▸ Work required
Reproduce word for word the part of the passage on technology barriers in law practice that opens with the words containing "He could not" and closes with "of this barrier.".

▸ Source text
· · · · ·
He could not recognize that he and the IT staff had different skills and different vocabularies. Once we broke through that barrier and determined how we would bridge the language gap, the attorney suddenly was more receptive to recommendations. Often, differing perspectives on the concerns, and about skill levels, are the cause of this barrier.
Another common barrier is that various practice areas have differing technology needs. While certain technology will benefit a litigator, it may be not only irrelevant but an alien language to other attorneys. For example, in some states, estate administration attorneys must complete inheritance tax returns, but the forms available online must be filled out and saved separately. Thus, estate administration attorneys often save significant time by purchasing tax return software that automates the process, combines the various schedules into one document and does all the calculations. A litigator will not understand this software unless he or she is shown the problem.
· · · · ·
▸ Recorded information

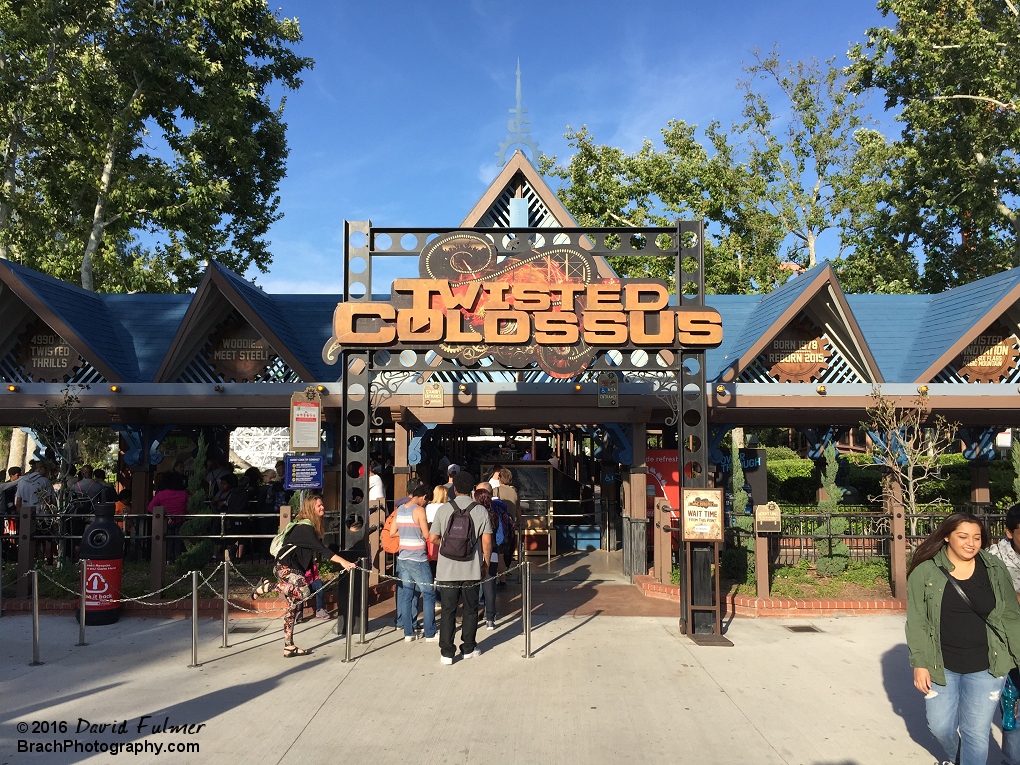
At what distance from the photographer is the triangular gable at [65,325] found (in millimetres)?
12977

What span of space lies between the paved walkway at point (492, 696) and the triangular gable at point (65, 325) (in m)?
5.70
· · · · ·
▸ Output below
He could not recognize that he and the IT staff had different skills and different vocabularies. Once we broke through that barrier and determined how we would bridge the language gap, the attorney suddenly was more receptive to recommendations. Often, differing perspectives on the concerns, and about skill levels, are the cause of this barrier.